E takowe e o mo tokou mei rangui Ka tai Ki reira, akou rangui auraki.

(Quand tu seras arrivé au port où tu veux aller, mes affections y seront avec toi).

Honte sur notre froide musique, sur notre mélodie effrontée, sur notre pesante harmonie, sur notre chant de Cyclopes ! ! ! Où trouver en Europe cette mystérieuse voix d’oiseau amoureux, dont le secret murmure faisait frissonner tout mon être d’une volupté effrayante et nouvelle ! Quels gazouillements de harpe sauront l’imiter ? Quel fin tissu de sons harmoniques en donnera l’idée ?… Et ce refrain si triste dans lequel Tatéa associant, par un caprice étrange, l’expression de son amour à la pensée de notre séparation, me parlait du port lointain… où ses affections me suivraient.....
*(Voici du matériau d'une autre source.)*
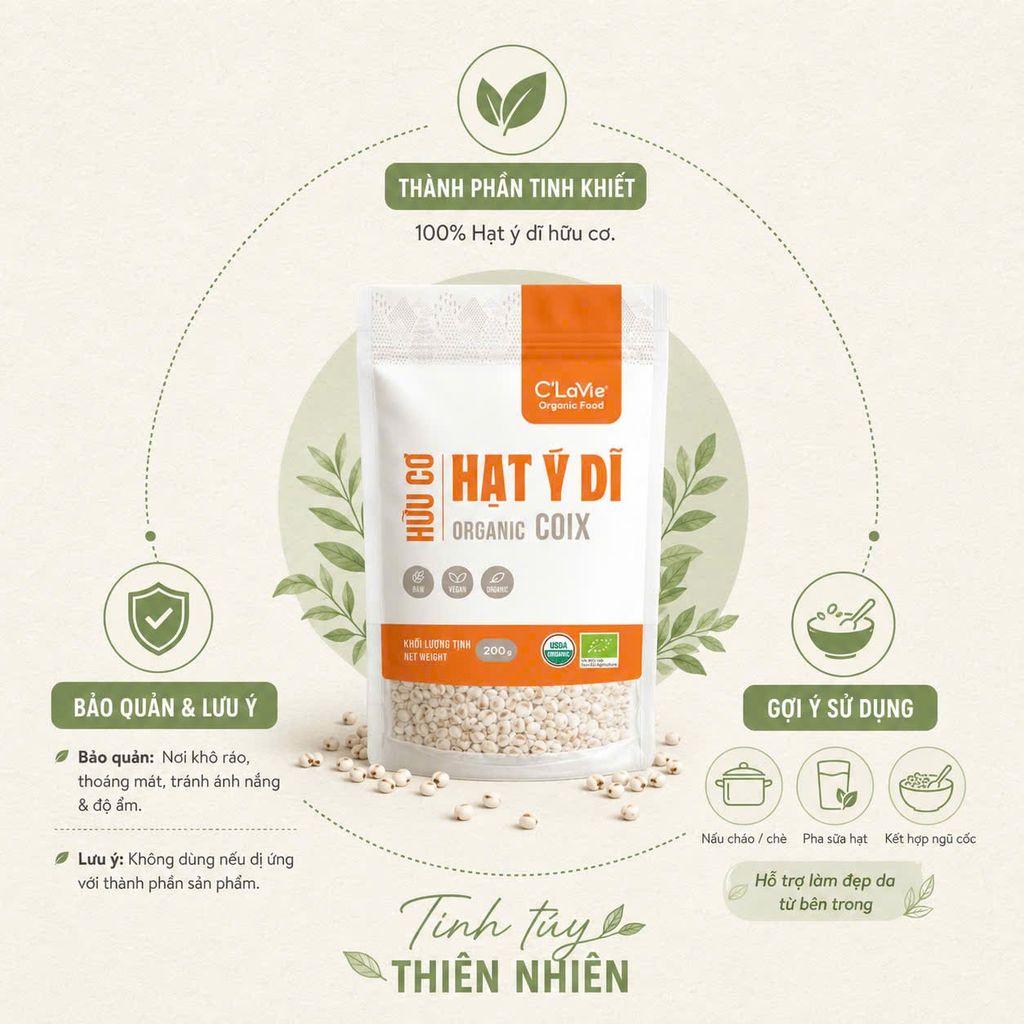 Hạt Ý Dĩ Hữu Cơ C'Lavie 200g - Thực Phẩm Bổ Sung Dinh Dưỡng Cho Mẹ Bầu, Sau Sinh, Người Già, Người Tiểu Đường, Ăn Chay, Ăn Kiêng, Eat Clean, Healthy, Tốt Cho Tim Mạch, Dùng Nấu Sữa Hạt, Chè, Cháo Ăn Dặm Cho Bé (NCNC, DSTN, CX, Hạt Và Đậu)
Beloved Tatéa ! Sweet bird !… Tout en chantant, comme chante à midi un bengali sous la feuillée, de la main gauche elle enlaçait mon col dans une longue tresse de ses splendides cheveux noirs, et jouait de la droite avec les blancs osselets du pied de l’esclave qu’elle venait de manger… Ravissant mélange d’amour, d’enfantillage et de rêverie !… Le vieux monde soupçonna-t-il jamais une poésie pareille ?… Shakespeare, Beethoven, Byron, Weber, Moore, Shelley, Tennysson, vous n’êtes que de grossiers prosateurs.

Pendant cette scène, Kaé avait, presque sans interruption, chuchoté de son côté avec la bouteille, qui lui avait dit tant de choses, que Koro et le chirurgien durent le conduire, en le soutenant, jusqu’à sa case, où il tomba ivre mort.

Plus ivre que le cuisinier, mais ivre d’amour, j’emportai, moi, plutôt que je n’emmenai Tatéa ; et mes deux petites premières, encore cette nuit-là, dormirent d’un paisible sommeil.